DOCUMENT SEGMENT:
┌──

A group of animal lovers have
banded the themselves together calling for the setting up of a
separate Ministry to deal with animal welfare.
They bemoan the absence of responsibility on the part of the
authorities to ensure proper treatment of animals and to protect
them from cruelty at the hands of man. Holding a press briefing,
speaker after speaker lamented on the lack of interest shown
towards animal rights by the authorities.
They claimed that no Minister was willing to present a Bill
in Parliament to deal with animal rights. Instead the Bill they
said was being passed on from one Department to another with no
one willing to take the lead to get it into our statute books.
The issue of animal rights has many advocates some with NGO
backing. While their intentions may be genuine and borne out of
the love for our dumb brethren some of these organisations must
be more active in their campaigns.

└──

INFORMATION PROVIDED:
┌──

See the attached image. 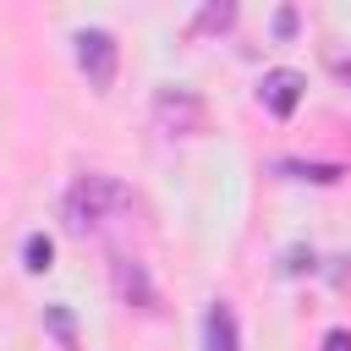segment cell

└──

OBJECTIVE: Resume the piece about the call for a separate ministry for animal welfare, picking up right after its last sentence.

RESULT OF THIS EXERCISE:
Only a few organisations speak about the rights of animals
who are slaughtered for their meat and cart bulls who are turned
into beasts of burden. Animal rights was never an issue in the
past where a people brought up in a Buddhist culture always
showed compassion towards animals.
However, with the change in the social landscape following
liberalisation and increasing contact with the outside world
many organisations and bodies sprung up championing many causes
and interests. The animal rights lobby too can be placed under
this category along with the environmentalists.
The message projected by these organisations is worthy of
commendation not only due to the nature of their mission but
also the inherent message sought to be conveyed to the public.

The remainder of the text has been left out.